Обреченно захожу в последнее на сегодня заброшенное жилище, огибаю напольную вешалку в коридоре и, покрутившись в маленьком пространстве и не увидев ничего, что могло бы показаться мне странным, с горечью понимаю, что это провал. Фонарик внезапно выключается, а следом за ним и экран телефона. Сердце тут же ухает в пятки.
Оказываюсь в абсолютной темноте. Бросаюсь к выходу и врезаюсь во что-то твердое. Больно прикладываюсь головой и падаю. Взвизгиваю, запоздало осознавая, что врезалась в вешалку. Шарю руками в поисках выпавшего из рук телефона. Трясущимися руками убираю его в карман и на четвереньках выползаю на крыльцо, потому что ноги, кажется, отказали от страха.
Сажусь на холодную деревянную ступеньку, набираю горсть снега и всхлипываю, приложив его к ноющему лбу. Вокруг – темнота. Мирон не нашелся. Я одна. До дома не так уж и далеко, но у меня будто моментом выкачали все силы. И даже если сейчас сзади я услышу какой-нибудь шорох, то просто не смогу убежать.
Но вокруг тишина. И ни души. Ветер гонит сизые снежные тучи.
Проревевшись, из последних сил поднимаюсь на ноги. Возвращаюсь на дорогу. Медленно переставляя ноги, бреду в сторону дома. Единственное место, которое тускло светится в этом забытом богом месте.
Дохожу до конца колеи и делаю шаг в сторону калитки. Кошусь на темный лес неподалеку, когда тучи на секунду расступаются, и, кажется, замечаю движение.
– Мирон! – вскрикиваю с надеждой, оборачиваясь и вглядываясь в темноту, но мое горло тут же сжимает спазмом от ужаса.
На краю леса стоят две собаки.

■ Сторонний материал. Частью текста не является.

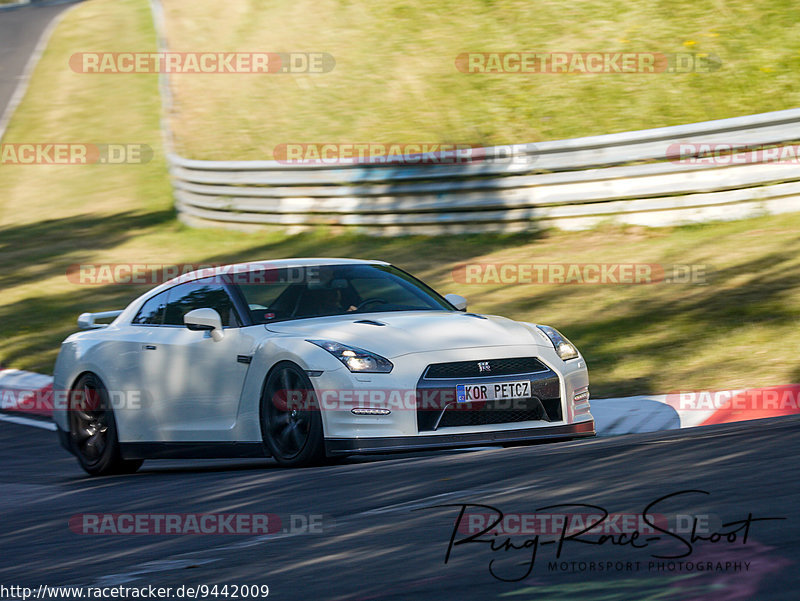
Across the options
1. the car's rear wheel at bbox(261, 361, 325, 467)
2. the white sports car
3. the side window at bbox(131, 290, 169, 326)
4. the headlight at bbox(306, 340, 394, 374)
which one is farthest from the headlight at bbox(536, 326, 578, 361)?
the side window at bbox(131, 290, 169, 326)

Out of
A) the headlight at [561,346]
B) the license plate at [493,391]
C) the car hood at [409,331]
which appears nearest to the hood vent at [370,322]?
the car hood at [409,331]

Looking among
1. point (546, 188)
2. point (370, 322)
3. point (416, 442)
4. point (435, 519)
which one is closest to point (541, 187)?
point (546, 188)

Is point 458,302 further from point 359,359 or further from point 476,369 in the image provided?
point 359,359

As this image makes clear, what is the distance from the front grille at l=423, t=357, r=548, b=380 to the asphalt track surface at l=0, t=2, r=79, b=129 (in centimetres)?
2841

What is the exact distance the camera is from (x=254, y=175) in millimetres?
19656

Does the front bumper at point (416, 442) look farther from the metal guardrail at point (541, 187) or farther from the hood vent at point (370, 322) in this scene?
the metal guardrail at point (541, 187)

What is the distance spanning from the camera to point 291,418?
7.83 meters

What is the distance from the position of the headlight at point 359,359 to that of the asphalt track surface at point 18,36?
28.1m

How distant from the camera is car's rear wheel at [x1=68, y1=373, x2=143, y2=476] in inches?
365

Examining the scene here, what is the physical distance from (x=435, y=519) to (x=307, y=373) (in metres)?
2.24

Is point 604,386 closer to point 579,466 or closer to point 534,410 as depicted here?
point 534,410

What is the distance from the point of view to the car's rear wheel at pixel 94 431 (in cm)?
927

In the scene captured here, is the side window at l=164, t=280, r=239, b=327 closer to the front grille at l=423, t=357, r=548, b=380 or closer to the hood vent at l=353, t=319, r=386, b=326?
the hood vent at l=353, t=319, r=386, b=326

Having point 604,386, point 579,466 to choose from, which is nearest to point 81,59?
point 604,386
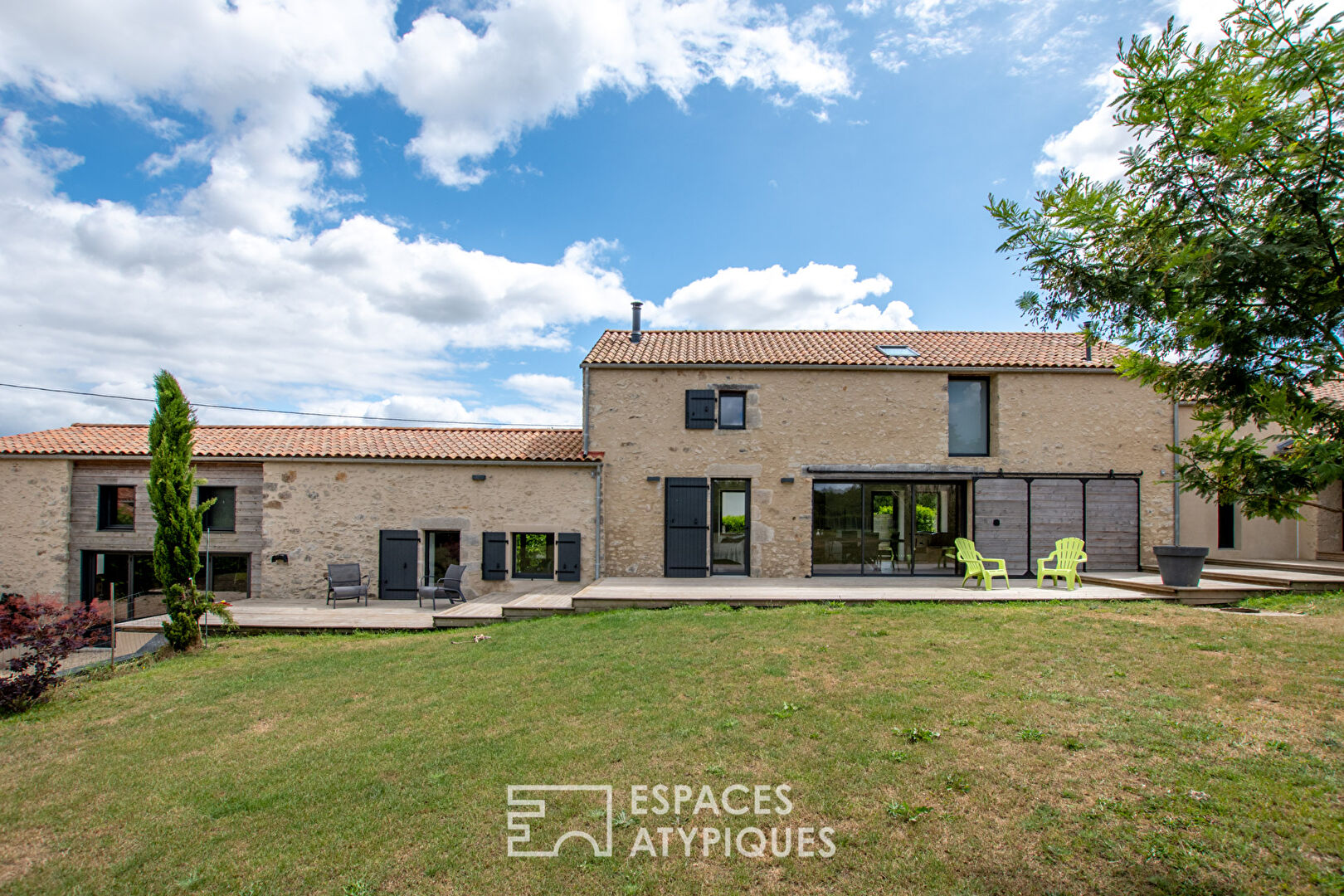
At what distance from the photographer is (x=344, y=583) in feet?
43.3

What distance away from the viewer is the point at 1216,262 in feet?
8.90

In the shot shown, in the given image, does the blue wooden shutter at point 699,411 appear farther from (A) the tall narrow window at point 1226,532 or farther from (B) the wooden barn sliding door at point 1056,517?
(A) the tall narrow window at point 1226,532

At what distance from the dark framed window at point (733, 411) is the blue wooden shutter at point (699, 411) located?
0.33 metres

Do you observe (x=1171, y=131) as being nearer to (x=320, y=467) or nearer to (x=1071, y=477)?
(x=1071, y=477)

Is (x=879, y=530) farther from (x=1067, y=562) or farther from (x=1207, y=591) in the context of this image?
(x=1207, y=591)

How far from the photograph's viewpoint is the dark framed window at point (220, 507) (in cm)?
1415

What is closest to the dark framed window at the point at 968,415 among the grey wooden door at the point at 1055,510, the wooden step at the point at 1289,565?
the grey wooden door at the point at 1055,510

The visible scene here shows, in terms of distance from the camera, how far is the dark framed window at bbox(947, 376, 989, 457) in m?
14.2

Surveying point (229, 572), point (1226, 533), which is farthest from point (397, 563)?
point (1226, 533)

Только вот... откуда в нежилой деревне собаки?
15. Забава
Волки!
Они вышли из леса, видимо, почуяв запах еды. Один нюхает снег, второй тянет носом воздух, будто не сильно интересуясь мной.

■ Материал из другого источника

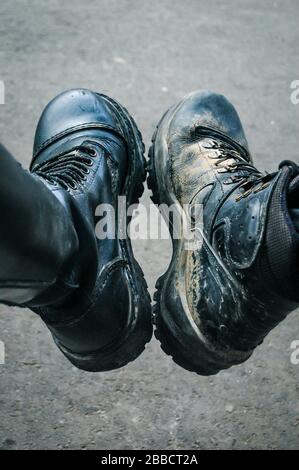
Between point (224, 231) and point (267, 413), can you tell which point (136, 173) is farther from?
point (267, 413)

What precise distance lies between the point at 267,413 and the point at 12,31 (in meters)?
2.01

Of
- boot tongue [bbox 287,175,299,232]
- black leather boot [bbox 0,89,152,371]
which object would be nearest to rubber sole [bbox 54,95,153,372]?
black leather boot [bbox 0,89,152,371]

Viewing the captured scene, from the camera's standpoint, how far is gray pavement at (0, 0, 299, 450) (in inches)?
56.8

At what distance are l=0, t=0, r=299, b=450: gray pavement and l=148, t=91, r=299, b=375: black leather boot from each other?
0.20 m

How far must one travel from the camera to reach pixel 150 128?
2182 millimetres

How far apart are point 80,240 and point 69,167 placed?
0.36 meters

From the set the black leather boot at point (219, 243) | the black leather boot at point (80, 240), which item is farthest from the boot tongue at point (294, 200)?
the black leather boot at point (80, 240)

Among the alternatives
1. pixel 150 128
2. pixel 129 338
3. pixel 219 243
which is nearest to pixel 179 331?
pixel 129 338

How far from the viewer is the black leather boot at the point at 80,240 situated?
779 millimetres

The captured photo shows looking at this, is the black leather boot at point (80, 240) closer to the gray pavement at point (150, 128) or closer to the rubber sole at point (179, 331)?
the rubber sole at point (179, 331)

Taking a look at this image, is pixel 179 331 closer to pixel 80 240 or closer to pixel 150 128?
pixel 80 240

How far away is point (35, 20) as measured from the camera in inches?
102

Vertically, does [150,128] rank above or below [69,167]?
above

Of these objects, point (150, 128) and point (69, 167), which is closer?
point (69, 167)
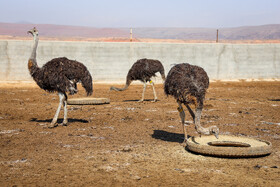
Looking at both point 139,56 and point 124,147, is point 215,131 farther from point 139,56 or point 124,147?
point 139,56

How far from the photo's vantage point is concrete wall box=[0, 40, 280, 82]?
2294 centimetres

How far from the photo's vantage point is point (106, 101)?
549 inches

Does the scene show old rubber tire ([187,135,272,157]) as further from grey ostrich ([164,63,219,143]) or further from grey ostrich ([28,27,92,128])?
grey ostrich ([28,27,92,128])

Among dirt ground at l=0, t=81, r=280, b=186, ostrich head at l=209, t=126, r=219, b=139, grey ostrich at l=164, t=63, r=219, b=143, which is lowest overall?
dirt ground at l=0, t=81, r=280, b=186

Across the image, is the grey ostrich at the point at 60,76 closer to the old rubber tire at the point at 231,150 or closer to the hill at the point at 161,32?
the old rubber tire at the point at 231,150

Меня парализует от страха. Стою и смотрю на них, боясь пошевелиться.
Вокруг сугробы. Бежать, утопая в снегу, провальная затея. Они настигнут меня в два счета.
А что… если они напали на Мирона и загрызли его?

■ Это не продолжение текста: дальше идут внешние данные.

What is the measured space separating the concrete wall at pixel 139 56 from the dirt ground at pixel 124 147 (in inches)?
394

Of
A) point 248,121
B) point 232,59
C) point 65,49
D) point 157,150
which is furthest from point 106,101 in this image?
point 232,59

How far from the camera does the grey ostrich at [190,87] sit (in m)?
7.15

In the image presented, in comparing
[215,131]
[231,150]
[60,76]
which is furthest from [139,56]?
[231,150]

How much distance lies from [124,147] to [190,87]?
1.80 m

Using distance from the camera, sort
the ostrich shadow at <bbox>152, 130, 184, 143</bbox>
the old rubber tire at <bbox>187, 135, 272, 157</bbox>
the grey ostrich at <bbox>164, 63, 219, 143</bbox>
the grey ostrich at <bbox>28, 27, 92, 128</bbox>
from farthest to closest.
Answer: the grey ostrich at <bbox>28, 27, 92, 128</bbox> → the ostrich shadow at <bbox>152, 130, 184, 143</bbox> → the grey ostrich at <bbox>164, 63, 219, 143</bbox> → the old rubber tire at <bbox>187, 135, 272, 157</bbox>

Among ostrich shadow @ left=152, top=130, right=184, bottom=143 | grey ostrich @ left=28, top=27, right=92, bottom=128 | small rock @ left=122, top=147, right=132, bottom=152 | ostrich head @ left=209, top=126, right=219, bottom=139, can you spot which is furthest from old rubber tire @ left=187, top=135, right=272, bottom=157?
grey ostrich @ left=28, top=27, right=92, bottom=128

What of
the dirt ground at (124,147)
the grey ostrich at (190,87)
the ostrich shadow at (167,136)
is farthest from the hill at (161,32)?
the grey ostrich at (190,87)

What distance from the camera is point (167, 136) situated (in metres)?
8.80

Страх разливается по телу и обжигает, как кипяток. Вспоминаю о том, что оставила лопату возле вполне безобидного домика ведьмы.
Прижимаю руки к груди и делаю медленный шаг в сторону калитки. Шанс убежать, наверное, один к десяти. Но, может, они не очень голодные и не нападут, если я не буду вести себя, как добыча? Главное, не поворачиваться спиной.
Делаю еще один аккуратный шаг. Темнота мешает контролировать происходящее, размазывая силуэты. Но я вижу, что волки тоже начинают плавно двигаться в мою сторону, то и дело принюхиваясь.
Пульс резко подскакивает так, что в ушах начинает шуметь. Выдыхаю, и медленно расстегиваю куртку. Скидываю ее на снег, чтобы не мешала если придется бежать. А еще надеюсь, что волки отвлекутся на ее запах. Шаг за шагом пячусь к дому.
Интересно, если я доберусь до калитки и закрою ее, это их задержит или они перепрыгнут через забор?
Внезапно один из волков поскуливает, а потом коротко воет, а у меня от этого звука все волосы на теле встают дыбом. Непроизвольно начинаю идти быстрее.
Слышу в стороне дома какой-то шорох и резко оборачиваюсь. В глазах темнеет. От страха кажется, что я вижу силуэт человека в дверном проеме…
Волки тут же издают громкое рычание и я срываюсь на бег. Падаю в снег.
Неожиданно два громких хлопка разрывают ночную тишину. Вскакиваю на ноги.
– Забава! – возле меня внезапно оказывается Мирон и я вижу его огромные ошарашенные глаза. Он рывком вытаскивает меня из сугроба и, прижимая к себе, быстро ведет в сторону дома. Цепляюсь в его толстовку и лишь слышу свое громкое дыхание, срывающееся на истерические всхлипы.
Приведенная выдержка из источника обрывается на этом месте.